C’est à quelques mètres au-dessus du globe, dans la partie déjà très amincie de la flèche, que le tonnerre en pratiquant un trou à introduit l’élément incendiaire C’est de là que du sol de la rue nous voyons s’échapper une légère fumée, devenant incessamment plus intense et annonçant l’existence du foyer qu’active l’air qui pénètre dans le clocher.

Comment combattre un incendie qui s’est manifesté sur un point si hors de la portée de tout secours humain ! Nos pompiers et quelques artilleurs du cinquième régiment, dont plusieurs batteries sont en garnison à Laon, entreprennent cette lutte. L’eau parvient au sommet de la tour, et, à l’aide de pompes à main elle est lancée sur les parties de la flèche d’où s’échappent la fumée et les flammes Le feu est toujours de plus en plus dévorant, il attaque de tous les côtés à la fois les parties du clocher où il s’est concentré. La flèche au-dessus du foyer doit nécessairement s’écrouler et entraîner dans sa chute, le globe et l’ange Ce qui a lieu d’étonner, c’est que cet évènement infaillible tarde autant à arriver, car la partie supérieure de la flèche s’éloigne de plus en plus de la ligne verticale ; elle présente une forte inclinaison vers le sud-ouest. Un craquement se fait entendre et tient dans une sorte de stupéfaction toute la population qui des différents points de la ville ont les regards dirigés sur un spectacle bien triste, puisqu’il peut être suivi d’une grande détérioration de l’un des plus beaux monuments de l’art chrétien.

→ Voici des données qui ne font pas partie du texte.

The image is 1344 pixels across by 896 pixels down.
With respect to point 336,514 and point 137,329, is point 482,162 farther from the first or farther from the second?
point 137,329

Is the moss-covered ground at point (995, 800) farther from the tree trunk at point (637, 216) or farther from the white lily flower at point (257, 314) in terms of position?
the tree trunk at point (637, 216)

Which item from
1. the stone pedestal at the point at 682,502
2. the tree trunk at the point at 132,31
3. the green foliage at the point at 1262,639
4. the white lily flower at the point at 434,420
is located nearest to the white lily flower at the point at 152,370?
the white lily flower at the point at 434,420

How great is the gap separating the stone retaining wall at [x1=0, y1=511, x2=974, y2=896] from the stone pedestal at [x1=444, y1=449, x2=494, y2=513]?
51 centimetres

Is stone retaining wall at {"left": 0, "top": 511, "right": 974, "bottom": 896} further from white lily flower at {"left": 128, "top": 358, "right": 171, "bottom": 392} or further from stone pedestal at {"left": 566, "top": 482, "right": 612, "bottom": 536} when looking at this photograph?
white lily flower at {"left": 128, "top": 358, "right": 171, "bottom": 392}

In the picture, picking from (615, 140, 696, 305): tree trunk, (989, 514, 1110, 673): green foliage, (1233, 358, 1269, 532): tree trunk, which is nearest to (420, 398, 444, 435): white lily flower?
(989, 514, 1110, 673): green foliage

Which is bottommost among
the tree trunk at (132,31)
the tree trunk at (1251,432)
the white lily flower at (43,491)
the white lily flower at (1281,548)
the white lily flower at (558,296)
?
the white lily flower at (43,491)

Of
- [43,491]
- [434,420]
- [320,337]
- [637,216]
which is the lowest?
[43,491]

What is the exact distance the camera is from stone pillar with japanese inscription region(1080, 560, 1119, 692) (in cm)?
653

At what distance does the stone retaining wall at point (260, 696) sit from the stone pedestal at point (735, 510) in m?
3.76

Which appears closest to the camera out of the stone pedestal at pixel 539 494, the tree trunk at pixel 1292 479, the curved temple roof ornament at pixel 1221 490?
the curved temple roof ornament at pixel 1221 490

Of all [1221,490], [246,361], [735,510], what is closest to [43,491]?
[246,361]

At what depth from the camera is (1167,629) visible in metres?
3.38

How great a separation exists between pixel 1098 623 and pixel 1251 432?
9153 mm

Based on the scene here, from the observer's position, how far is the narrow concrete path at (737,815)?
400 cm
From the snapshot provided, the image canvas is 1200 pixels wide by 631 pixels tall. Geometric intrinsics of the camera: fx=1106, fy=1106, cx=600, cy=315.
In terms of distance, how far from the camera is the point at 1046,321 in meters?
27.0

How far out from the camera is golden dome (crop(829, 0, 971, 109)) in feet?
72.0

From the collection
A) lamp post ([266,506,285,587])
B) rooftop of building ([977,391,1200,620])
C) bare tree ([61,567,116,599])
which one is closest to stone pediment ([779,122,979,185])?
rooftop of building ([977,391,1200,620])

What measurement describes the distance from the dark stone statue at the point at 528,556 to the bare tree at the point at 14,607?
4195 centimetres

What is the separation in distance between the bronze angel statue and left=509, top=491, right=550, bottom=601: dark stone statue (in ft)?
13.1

La chute, à cause de tant d’effroi, a eu lieu et n’a heureusement amené aucun des graves accidents que l’on redoutait. L’ange a été horriblement mutilé.

Il y a 21 ans que la flèche de l’horloge, maintenant tronquée par l’incendie et qu’il faut raser entièrement, a été restaurée.

Si, comme nous l’avons dit, des secours eussent été possibles, ils n’auraient pas manqué. Nous avons vu sur le lieu de l’incendie et organisant toutes les parties du service, M. le conseiller de préfecture faisant l’intérim en l’absence de M. le préfet en tournée de recrutement, M. le maire, MM les adjoints, M. le procureur du roi, M. le commandant de la garde nationale, MM. les officiers de gendarmerie, la totalité du détachement des batteries d’artillerie ayant en tête MM. leurs officiers. Nos pompiers et un très grand nombre d’artilleurs ont dans des postes très périlleux, fait preuve d’un grand sang-froid et d’un grand courage.,

(Journal de l’Aisne)

Paru dans l’Argus du Soissonnais du jeudi 9 mai 1844.